▸ YOUR OBJECTIVE: Find every line in the listing below that contains the word "distance" and copy each of those lines. Only matches with the same letter case count.

▸ RECORDS FOR THE EXERCISE:
=====

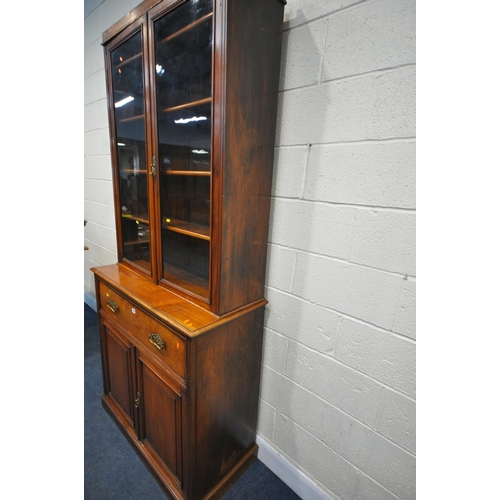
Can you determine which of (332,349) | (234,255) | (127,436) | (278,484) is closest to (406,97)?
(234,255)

=====

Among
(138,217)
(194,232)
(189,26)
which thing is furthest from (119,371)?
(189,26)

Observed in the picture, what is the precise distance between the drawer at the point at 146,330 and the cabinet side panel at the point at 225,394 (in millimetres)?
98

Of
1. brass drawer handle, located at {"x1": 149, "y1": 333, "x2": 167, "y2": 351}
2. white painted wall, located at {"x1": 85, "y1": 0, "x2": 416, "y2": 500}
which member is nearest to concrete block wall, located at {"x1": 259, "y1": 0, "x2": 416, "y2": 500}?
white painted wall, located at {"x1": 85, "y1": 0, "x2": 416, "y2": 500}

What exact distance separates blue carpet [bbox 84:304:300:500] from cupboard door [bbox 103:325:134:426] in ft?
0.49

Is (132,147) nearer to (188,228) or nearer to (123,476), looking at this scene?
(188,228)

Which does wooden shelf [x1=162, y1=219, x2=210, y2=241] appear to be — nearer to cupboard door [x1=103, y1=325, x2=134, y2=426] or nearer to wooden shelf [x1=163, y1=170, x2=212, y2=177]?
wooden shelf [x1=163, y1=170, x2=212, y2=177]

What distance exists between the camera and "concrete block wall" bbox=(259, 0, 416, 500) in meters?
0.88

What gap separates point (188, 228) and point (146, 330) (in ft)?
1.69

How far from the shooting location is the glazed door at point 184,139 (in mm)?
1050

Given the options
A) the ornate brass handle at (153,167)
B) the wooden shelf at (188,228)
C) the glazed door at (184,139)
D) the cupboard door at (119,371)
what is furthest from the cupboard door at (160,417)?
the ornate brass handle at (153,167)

=====

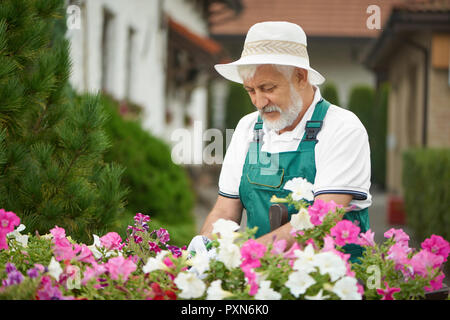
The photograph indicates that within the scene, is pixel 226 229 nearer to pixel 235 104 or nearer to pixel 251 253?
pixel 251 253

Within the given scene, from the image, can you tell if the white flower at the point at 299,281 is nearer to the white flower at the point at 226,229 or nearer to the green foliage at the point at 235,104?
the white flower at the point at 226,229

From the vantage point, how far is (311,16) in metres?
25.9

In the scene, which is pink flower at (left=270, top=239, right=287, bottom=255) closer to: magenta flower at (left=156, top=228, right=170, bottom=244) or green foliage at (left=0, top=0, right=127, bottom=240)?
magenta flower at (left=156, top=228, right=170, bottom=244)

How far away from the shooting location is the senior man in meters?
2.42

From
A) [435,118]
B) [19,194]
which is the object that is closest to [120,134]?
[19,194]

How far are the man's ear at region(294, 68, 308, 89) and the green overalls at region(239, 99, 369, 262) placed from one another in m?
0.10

=====

▸ THE COMPLETED TASK:
Observed in the picture, what is the precise distance between the drawer at the point at 146,330 and the cabinet side panel at the point at 225,394 (in millimetres)?
What exact distance separates blue carpet [bbox 84:304:300:500] from cupboard door [bbox 103:325:134:426] in ft?
What distance exists between the camera and "concrete block wall" bbox=(259, 0, 416, 500) in meters?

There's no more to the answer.